Xantorizol juga memiliki aktivitas hayati sebagai antikanker dan antiinflamasi. Penelitian Lee et al. (2002) memperlihatkan bahwa xantorizol dapat digunakan sebagai kandidat inhibitor COX-2 dan iNOS bagi penderita kanker kemopreventif atau sebagai antiinflamasi. Xantorizol juga dapat digunakan sebagai neuroproteksi.
Liem et al. (2005) melaporkan bahwa xantorizol merupakan kandidat efektif untuk pengobatan penyakit alzheimer dan penyakit saraf lain yang terkait dengan Reactive
Oxygen Species (ROS) dan inflamasi. Yamazaki et al. (1987 dalam Sidik 1995) juga
menyatakan xantorizol mempunyai efek memperpanjang masa tidur yang diakibatkan oleh pentobarbital dengan cara menghambat aktivitas sitokrom P450, atau dengan kata lain xantorizol dapat digunakan sebagai antidepresan.
Penelitian lain yang dilakukan Chilwan et al. (1993) yang meneliti efek insektisida empat jenis rimpang spesies Zingiberaceae, yaitu Curcuma xanthorriza,
C. Zeodoaria, Kaempferia galanga, dan K. pandurata. 17 komponen terbesar
termasuk flavonoid, seskuiterpenoid, dan derivat asam sinamat berhasil diisolasi dan diidentifikasi menggunakan nuclear magnetic resonance (NMR) dan spektrum massa. Semua komponen ini diuji toksisitasnya terhadap larva Spodoptera littoralis. Hasil uji biologis nya menunjukkan bahwa xantorizol dan furanodienon merupakan senyawa yang paling aktif menunjukkan toksisitas melawan larva yang baru lahir.
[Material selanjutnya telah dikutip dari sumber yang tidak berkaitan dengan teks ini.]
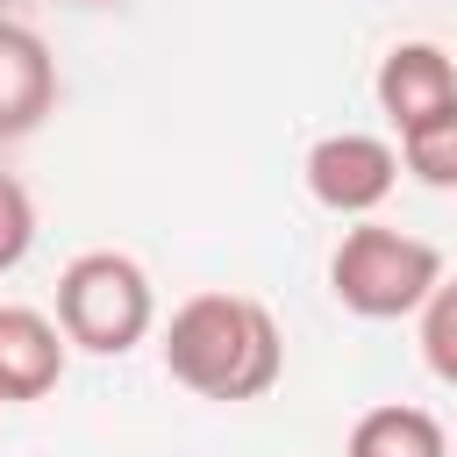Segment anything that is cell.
Masks as SVG:
<instances>
[{
    "mask_svg": "<svg viewBox=\"0 0 457 457\" xmlns=\"http://www.w3.org/2000/svg\"><path fill=\"white\" fill-rule=\"evenodd\" d=\"M414 314H421V364H428L443 386H457V278L443 271L436 293H428Z\"/></svg>",
    "mask_w": 457,
    "mask_h": 457,
    "instance_id": "10",
    "label": "cell"
},
{
    "mask_svg": "<svg viewBox=\"0 0 457 457\" xmlns=\"http://www.w3.org/2000/svg\"><path fill=\"white\" fill-rule=\"evenodd\" d=\"M436 278H443V250L428 236L386 228L371 214L357 228H343V243L328 257V293L357 321H400V314H414L436 293Z\"/></svg>",
    "mask_w": 457,
    "mask_h": 457,
    "instance_id": "3",
    "label": "cell"
},
{
    "mask_svg": "<svg viewBox=\"0 0 457 457\" xmlns=\"http://www.w3.org/2000/svg\"><path fill=\"white\" fill-rule=\"evenodd\" d=\"M343 457H450V436H443V421L428 407L386 400V407H364L350 421Z\"/></svg>",
    "mask_w": 457,
    "mask_h": 457,
    "instance_id": "8",
    "label": "cell"
},
{
    "mask_svg": "<svg viewBox=\"0 0 457 457\" xmlns=\"http://www.w3.org/2000/svg\"><path fill=\"white\" fill-rule=\"evenodd\" d=\"M57 107V57L29 21H0V143H21Z\"/></svg>",
    "mask_w": 457,
    "mask_h": 457,
    "instance_id": "6",
    "label": "cell"
},
{
    "mask_svg": "<svg viewBox=\"0 0 457 457\" xmlns=\"http://www.w3.org/2000/svg\"><path fill=\"white\" fill-rule=\"evenodd\" d=\"M64 350H71V343H64L57 314L21 307V300H0V407L57 393V378H64Z\"/></svg>",
    "mask_w": 457,
    "mask_h": 457,
    "instance_id": "5",
    "label": "cell"
},
{
    "mask_svg": "<svg viewBox=\"0 0 457 457\" xmlns=\"http://www.w3.org/2000/svg\"><path fill=\"white\" fill-rule=\"evenodd\" d=\"M36 250V200L14 171H0V271H14Z\"/></svg>",
    "mask_w": 457,
    "mask_h": 457,
    "instance_id": "11",
    "label": "cell"
},
{
    "mask_svg": "<svg viewBox=\"0 0 457 457\" xmlns=\"http://www.w3.org/2000/svg\"><path fill=\"white\" fill-rule=\"evenodd\" d=\"M371 93H378V114H386L393 129H414L421 114H436V107L457 100V64H450L443 43H421V36H414V43H393V50L378 57Z\"/></svg>",
    "mask_w": 457,
    "mask_h": 457,
    "instance_id": "7",
    "label": "cell"
},
{
    "mask_svg": "<svg viewBox=\"0 0 457 457\" xmlns=\"http://www.w3.org/2000/svg\"><path fill=\"white\" fill-rule=\"evenodd\" d=\"M164 371L200 400H264L286 371V343L264 300L250 293H193L164 321Z\"/></svg>",
    "mask_w": 457,
    "mask_h": 457,
    "instance_id": "1",
    "label": "cell"
},
{
    "mask_svg": "<svg viewBox=\"0 0 457 457\" xmlns=\"http://www.w3.org/2000/svg\"><path fill=\"white\" fill-rule=\"evenodd\" d=\"M450 457H457V450H450Z\"/></svg>",
    "mask_w": 457,
    "mask_h": 457,
    "instance_id": "12",
    "label": "cell"
},
{
    "mask_svg": "<svg viewBox=\"0 0 457 457\" xmlns=\"http://www.w3.org/2000/svg\"><path fill=\"white\" fill-rule=\"evenodd\" d=\"M393 150H400V171L407 179H421L436 193H457V100L436 107V114H421L414 129H400Z\"/></svg>",
    "mask_w": 457,
    "mask_h": 457,
    "instance_id": "9",
    "label": "cell"
},
{
    "mask_svg": "<svg viewBox=\"0 0 457 457\" xmlns=\"http://www.w3.org/2000/svg\"><path fill=\"white\" fill-rule=\"evenodd\" d=\"M300 171H307L314 207H328V214H343V221H364V214H378V207L393 200V186H400V150H393L386 136L336 129V136H321V143L307 150Z\"/></svg>",
    "mask_w": 457,
    "mask_h": 457,
    "instance_id": "4",
    "label": "cell"
},
{
    "mask_svg": "<svg viewBox=\"0 0 457 457\" xmlns=\"http://www.w3.org/2000/svg\"><path fill=\"white\" fill-rule=\"evenodd\" d=\"M57 328L86 357H129L157 328L150 271L129 250H79L57 271Z\"/></svg>",
    "mask_w": 457,
    "mask_h": 457,
    "instance_id": "2",
    "label": "cell"
}]
</instances>
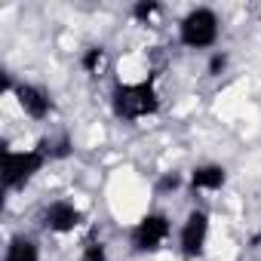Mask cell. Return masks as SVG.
Here are the masks:
<instances>
[{
    "instance_id": "obj_1",
    "label": "cell",
    "mask_w": 261,
    "mask_h": 261,
    "mask_svg": "<svg viewBox=\"0 0 261 261\" xmlns=\"http://www.w3.org/2000/svg\"><path fill=\"white\" fill-rule=\"evenodd\" d=\"M111 111L120 120H145L160 111V92L154 83H117L111 92Z\"/></svg>"
},
{
    "instance_id": "obj_2",
    "label": "cell",
    "mask_w": 261,
    "mask_h": 261,
    "mask_svg": "<svg viewBox=\"0 0 261 261\" xmlns=\"http://www.w3.org/2000/svg\"><path fill=\"white\" fill-rule=\"evenodd\" d=\"M218 34H221V22L209 7H197L178 22V40L188 49H209L218 43Z\"/></svg>"
},
{
    "instance_id": "obj_3",
    "label": "cell",
    "mask_w": 261,
    "mask_h": 261,
    "mask_svg": "<svg viewBox=\"0 0 261 261\" xmlns=\"http://www.w3.org/2000/svg\"><path fill=\"white\" fill-rule=\"evenodd\" d=\"M43 166H46V154L40 148H28V151L4 148V188L22 191Z\"/></svg>"
},
{
    "instance_id": "obj_4",
    "label": "cell",
    "mask_w": 261,
    "mask_h": 261,
    "mask_svg": "<svg viewBox=\"0 0 261 261\" xmlns=\"http://www.w3.org/2000/svg\"><path fill=\"white\" fill-rule=\"evenodd\" d=\"M169 233H172V221L163 212H148L136 221L133 233H129V243H133V249L139 255H154L166 246Z\"/></svg>"
},
{
    "instance_id": "obj_5",
    "label": "cell",
    "mask_w": 261,
    "mask_h": 261,
    "mask_svg": "<svg viewBox=\"0 0 261 261\" xmlns=\"http://www.w3.org/2000/svg\"><path fill=\"white\" fill-rule=\"evenodd\" d=\"M206 243H209V212L191 209L178 230V252L185 261H197V258H203Z\"/></svg>"
},
{
    "instance_id": "obj_6",
    "label": "cell",
    "mask_w": 261,
    "mask_h": 261,
    "mask_svg": "<svg viewBox=\"0 0 261 261\" xmlns=\"http://www.w3.org/2000/svg\"><path fill=\"white\" fill-rule=\"evenodd\" d=\"M80 224H83V212L71 200H53L43 209V227L53 230V233H71Z\"/></svg>"
},
{
    "instance_id": "obj_7",
    "label": "cell",
    "mask_w": 261,
    "mask_h": 261,
    "mask_svg": "<svg viewBox=\"0 0 261 261\" xmlns=\"http://www.w3.org/2000/svg\"><path fill=\"white\" fill-rule=\"evenodd\" d=\"M13 95H16L19 108H22L31 120H46V117L53 114V98H49V92H46L43 86H37V83H16Z\"/></svg>"
},
{
    "instance_id": "obj_8",
    "label": "cell",
    "mask_w": 261,
    "mask_h": 261,
    "mask_svg": "<svg viewBox=\"0 0 261 261\" xmlns=\"http://www.w3.org/2000/svg\"><path fill=\"white\" fill-rule=\"evenodd\" d=\"M227 185V169L221 166V163H200V166H194L191 169V175H188V188L197 194H206V191H221Z\"/></svg>"
},
{
    "instance_id": "obj_9",
    "label": "cell",
    "mask_w": 261,
    "mask_h": 261,
    "mask_svg": "<svg viewBox=\"0 0 261 261\" xmlns=\"http://www.w3.org/2000/svg\"><path fill=\"white\" fill-rule=\"evenodd\" d=\"M4 261H40V246L25 237V233H16L10 243H7V255Z\"/></svg>"
},
{
    "instance_id": "obj_10",
    "label": "cell",
    "mask_w": 261,
    "mask_h": 261,
    "mask_svg": "<svg viewBox=\"0 0 261 261\" xmlns=\"http://www.w3.org/2000/svg\"><path fill=\"white\" fill-rule=\"evenodd\" d=\"M43 154H46V160H65V157H71L74 154V142L68 139V136H56V139H43L40 145H37Z\"/></svg>"
},
{
    "instance_id": "obj_11",
    "label": "cell",
    "mask_w": 261,
    "mask_h": 261,
    "mask_svg": "<svg viewBox=\"0 0 261 261\" xmlns=\"http://www.w3.org/2000/svg\"><path fill=\"white\" fill-rule=\"evenodd\" d=\"M105 62H108V49H105V46H89V49L80 56V68H83L86 74H92V77L105 68Z\"/></svg>"
},
{
    "instance_id": "obj_12",
    "label": "cell",
    "mask_w": 261,
    "mask_h": 261,
    "mask_svg": "<svg viewBox=\"0 0 261 261\" xmlns=\"http://www.w3.org/2000/svg\"><path fill=\"white\" fill-rule=\"evenodd\" d=\"M160 13H163V4H157V0H139L133 7V19L142 22V25H151Z\"/></svg>"
},
{
    "instance_id": "obj_13",
    "label": "cell",
    "mask_w": 261,
    "mask_h": 261,
    "mask_svg": "<svg viewBox=\"0 0 261 261\" xmlns=\"http://www.w3.org/2000/svg\"><path fill=\"white\" fill-rule=\"evenodd\" d=\"M227 65H230V56H227L224 49H215V53L209 56V65H206V74H209V77H221V74L227 71Z\"/></svg>"
},
{
    "instance_id": "obj_14",
    "label": "cell",
    "mask_w": 261,
    "mask_h": 261,
    "mask_svg": "<svg viewBox=\"0 0 261 261\" xmlns=\"http://www.w3.org/2000/svg\"><path fill=\"white\" fill-rule=\"evenodd\" d=\"M80 261H108V246L101 240H89L80 252Z\"/></svg>"
},
{
    "instance_id": "obj_15",
    "label": "cell",
    "mask_w": 261,
    "mask_h": 261,
    "mask_svg": "<svg viewBox=\"0 0 261 261\" xmlns=\"http://www.w3.org/2000/svg\"><path fill=\"white\" fill-rule=\"evenodd\" d=\"M181 185H185V181H181L178 172H166V175L157 181V191H160V194H169V191H178Z\"/></svg>"
}]
</instances>
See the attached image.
Isolasi Xantorizol (Hwang 2000)
Hwang telah berhasil mengisolasi xantorizol dari rimpang tanaman temulawak menggunakan metode ekstraksi pelarut, kolom kromatografi, dan reaksi asetilasi dan deasetilasi. Sistem ekstraksi yang dilakukan adalah ekstraksi bertahap menggunakan pelarut metanol dan etil asetat. Ekstrak kasar yang diperoleh kemudian diaplikasikan dalam kromatografi kolom menggunakan fase diam silika gel dan eluen campuran heksana dan etil asetat untuk memperoleh fraksi aktif yang mengandung xantorizol. Tahap selanjutnya yang dilakukan Hwang (2000) adalah melakukan asetilasi terhadap fraksi aktif hasil kolom, dan dilanjutkan dengan mengaplikasikan kembali fraksi aktif terasetilasi tersebut ke dalam kolom kromatografi untuk memperoleh senyawa tunggal terasetilasi. Tahap terakhir adalah deasetilasi terhadap fraksi aktif terasetilasi tunggal untuk memperoleh senyawa xantorizol murni. Identifikasi yang dilakukan adalah dengan spektroskopi inframerah dan NMR. Berdasarkan hasil penelitiannya, Hwang berhasil memperoleh senyawa xantorizol sebanyak 0.2 g dari 100 g sampel temulawak kering yang digunakan, atau dengan kata lain rendemen yang diperoleh sebesar 0.2 % dengan kemurnian 99.9%.